Na karę czterech lat więzienia skazał łódzki sąd mężczyznę oskarżonego o nieumyślne spowodowanie pożaru w kamienicy w centrum Łodzi. W wyniku tego pożaru zmarła 23-letnia kobieta i jej dwie córki w wieku 3 i 5 lat.

Do tragedii na drugim piętrze kamienicy przy ul. Włókienniczej doszło w nocy na początku marca. Klatka schodowa była tak bardzo zadymiona, że strażacy musieli wyważać drzwi mieszkań, żeby wyprowadzić lokatorów.

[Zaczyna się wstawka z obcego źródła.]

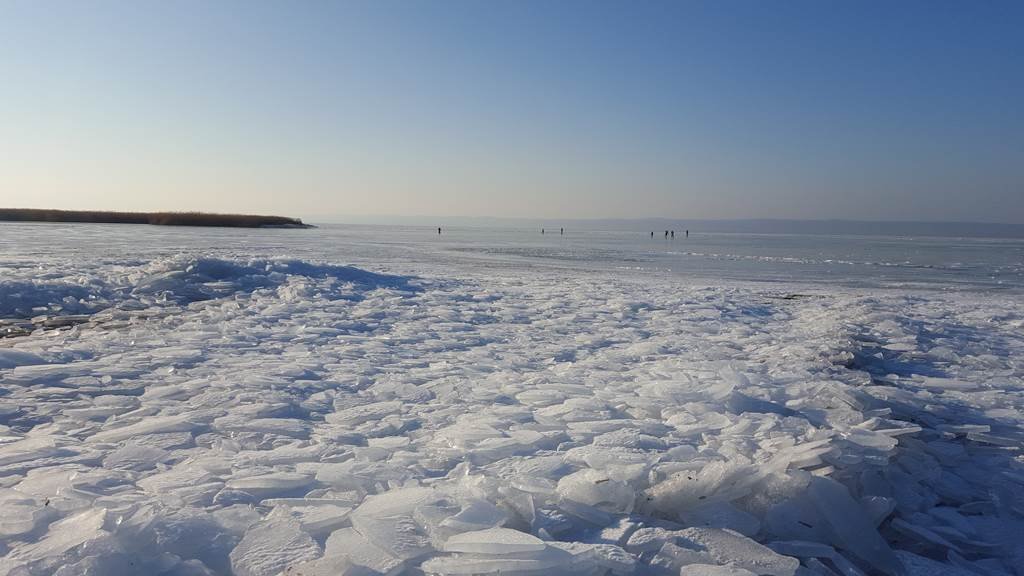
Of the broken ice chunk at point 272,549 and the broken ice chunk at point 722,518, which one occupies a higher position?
the broken ice chunk at point 272,549

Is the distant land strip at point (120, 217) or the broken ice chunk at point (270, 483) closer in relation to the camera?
the broken ice chunk at point (270, 483)

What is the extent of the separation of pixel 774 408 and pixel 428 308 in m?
5.81

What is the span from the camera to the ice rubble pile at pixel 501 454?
241 centimetres

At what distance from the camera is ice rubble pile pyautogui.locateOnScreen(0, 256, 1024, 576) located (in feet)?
7.91

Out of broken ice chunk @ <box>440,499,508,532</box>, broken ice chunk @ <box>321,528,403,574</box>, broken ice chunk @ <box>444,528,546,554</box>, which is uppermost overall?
broken ice chunk @ <box>444,528,546,554</box>

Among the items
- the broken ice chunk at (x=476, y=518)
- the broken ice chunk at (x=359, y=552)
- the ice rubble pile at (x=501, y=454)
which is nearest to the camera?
the broken ice chunk at (x=359, y=552)

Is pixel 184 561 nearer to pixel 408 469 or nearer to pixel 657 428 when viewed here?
pixel 408 469

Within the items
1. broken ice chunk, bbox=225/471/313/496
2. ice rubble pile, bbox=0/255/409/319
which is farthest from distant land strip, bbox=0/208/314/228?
broken ice chunk, bbox=225/471/313/496

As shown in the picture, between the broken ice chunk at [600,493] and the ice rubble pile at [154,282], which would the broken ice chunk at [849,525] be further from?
the ice rubble pile at [154,282]

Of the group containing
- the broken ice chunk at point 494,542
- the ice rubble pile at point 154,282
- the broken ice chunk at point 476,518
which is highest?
the ice rubble pile at point 154,282

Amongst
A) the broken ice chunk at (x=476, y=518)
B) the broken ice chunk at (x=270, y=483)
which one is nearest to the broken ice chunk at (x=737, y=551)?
the broken ice chunk at (x=476, y=518)

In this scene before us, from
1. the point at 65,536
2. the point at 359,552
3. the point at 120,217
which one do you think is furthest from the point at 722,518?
the point at 120,217

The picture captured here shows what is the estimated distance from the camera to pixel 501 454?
3436mm

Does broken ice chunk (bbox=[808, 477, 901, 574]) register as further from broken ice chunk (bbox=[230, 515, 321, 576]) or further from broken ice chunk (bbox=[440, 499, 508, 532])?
broken ice chunk (bbox=[230, 515, 321, 576])
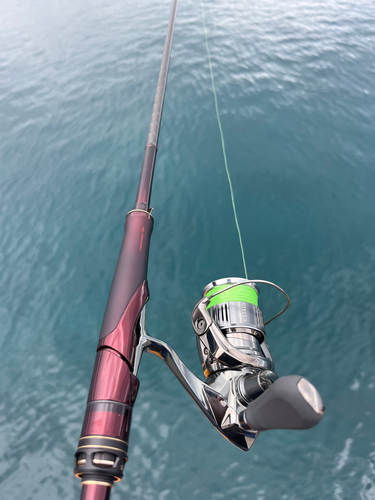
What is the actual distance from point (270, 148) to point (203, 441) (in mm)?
2303

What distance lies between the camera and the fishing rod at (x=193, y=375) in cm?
89

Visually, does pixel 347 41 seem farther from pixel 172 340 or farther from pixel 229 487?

Kobieta i jej dwie córki, które mieszkały na trzecim piętrze ciężko zatruły się tlenkiem węgla. Mimo natychmiastowej reanimacji starsza z dziewczynek zmarła na miejscu. Matka i młodsza córka w krytycznym stanie trafiły do szpitala. Niestety, mimo wysiłków lekarzy, dwa dni później zmarły.

Według prokuratury przyczyną pożaru było zaprószenie ognia przez 46-letniego Romana P., w którego mieszkaniu wybuchł pożar. Strażacy znaleźli mężczyznę podczas akcji gaśniczej na klatce schodowej; trafił do szpitala z poparzeniami dłoni. Jak ustalono w chwili wybuchu ognia był pijany.

Roman P. przyznał się do winy.

23-letnia kobieta sama wychowywała dwie córki. Jak ustalono, jej matka zginęła rok wcześniej w innym tragicznym pożarze.